Dystonia is a common movement disorder in children with neurological impairment, manifesting as repetitive twisting/abnormal postures. Various triggers (stress, pain, infections) can exacerbate dystonia. SD is the most extreme and life-threatening form of dystonia. As part of an ongoing quality improvement project, we analyzed the prevalence and outcomes of SD over the past 4.5 years at our institution. 

We performed a retrospective analysis of electronic medical records for patients with dystonia admitted to The Hospital for Sick Children from January 2020 to June 2024.  We only included children admitted with SD and excluded elective admissions. 

Over 4.5 years, there were 92 admissions for 48 unique patients with SD, an average of 20/year. Of these, 45%(41/92) had genetic/metabolic dystonia and 42%(39/92) had acquired dystonia.  A trigger for worsening dystonia was identified in 82%(75/92) of admissions, especially in children with acquired dystonia (35/39, 90%).  

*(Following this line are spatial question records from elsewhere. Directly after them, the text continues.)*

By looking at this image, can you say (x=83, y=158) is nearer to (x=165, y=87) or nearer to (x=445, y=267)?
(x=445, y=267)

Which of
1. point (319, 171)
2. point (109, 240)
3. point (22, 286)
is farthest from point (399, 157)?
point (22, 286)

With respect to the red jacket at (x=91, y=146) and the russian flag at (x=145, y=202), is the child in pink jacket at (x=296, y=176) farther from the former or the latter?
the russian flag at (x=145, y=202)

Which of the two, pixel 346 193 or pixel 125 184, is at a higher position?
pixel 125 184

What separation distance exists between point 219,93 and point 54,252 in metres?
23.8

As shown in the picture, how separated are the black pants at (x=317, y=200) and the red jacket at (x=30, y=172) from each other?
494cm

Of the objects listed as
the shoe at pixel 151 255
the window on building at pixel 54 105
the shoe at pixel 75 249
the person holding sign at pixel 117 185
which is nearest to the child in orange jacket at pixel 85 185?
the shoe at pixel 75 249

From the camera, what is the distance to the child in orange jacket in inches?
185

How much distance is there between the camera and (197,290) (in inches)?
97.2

Systemic complications of SD (rhabdomyolysis, respiratory dysfunction, fractures) were observed in 39%(36/92). ICU care was required in 22%(21/92) of admissions. Nine admissions resulted in emergent deep brain stimulation (DBS) for SD (12.5%), while 20 children (21.7%) had already received DBS prior to admission. Two deaths (2/48) occurred, both in patients with a genetic diagnosis. 

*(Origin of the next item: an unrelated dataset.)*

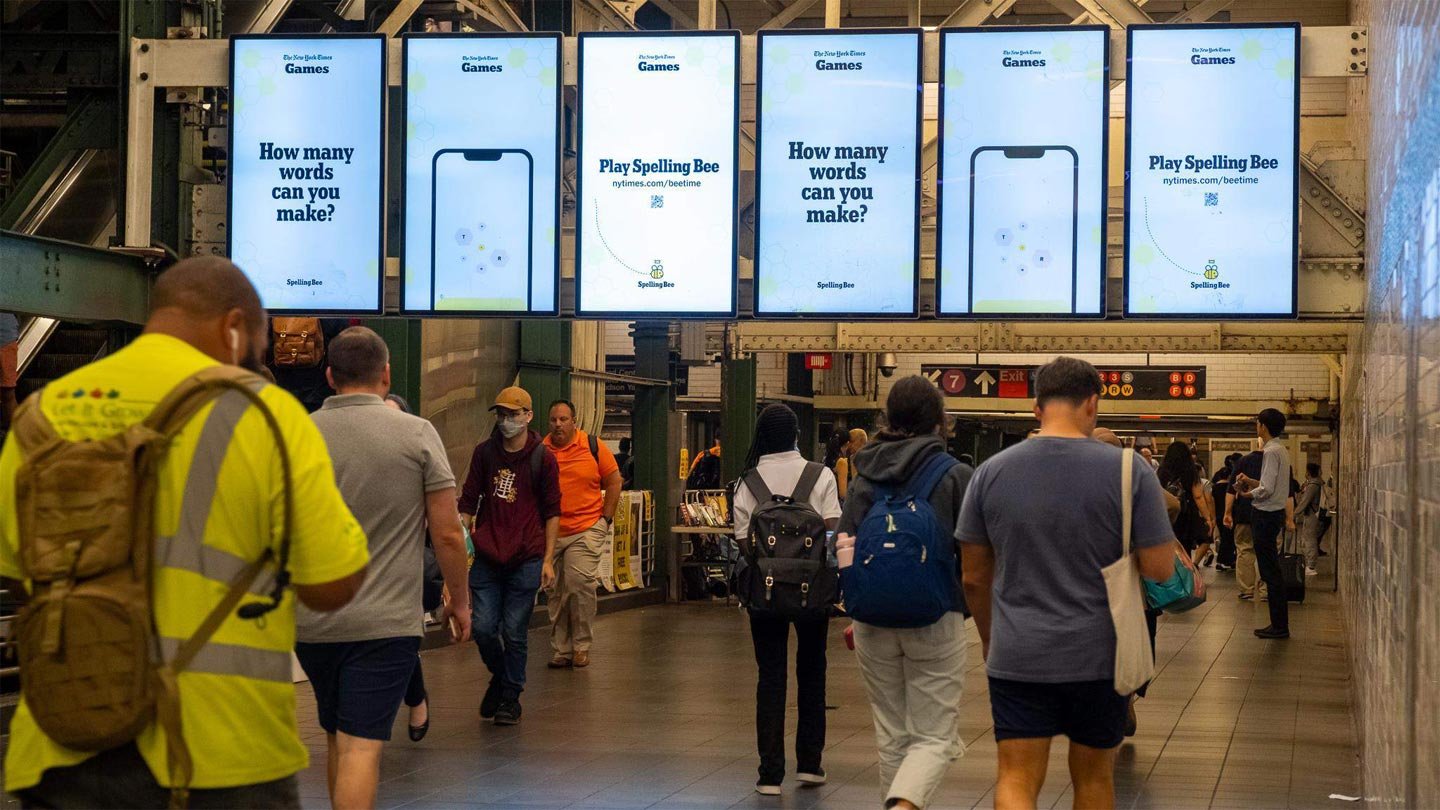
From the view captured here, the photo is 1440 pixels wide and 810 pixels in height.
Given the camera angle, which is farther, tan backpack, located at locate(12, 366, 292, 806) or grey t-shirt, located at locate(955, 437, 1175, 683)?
grey t-shirt, located at locate(955, 437, 1175, 683)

SD is common in pediatric hospitals and contributes to morbidity and mortality. Triggers were identified in most cases, stressing the need to assess triggers in all SD admissions. SD can occur in any child with dystonia, regardless of diagnosis, and often recurs in the same patient. SD can lead to complications or death without timely intervention, highlighting the need for appropriate treatments.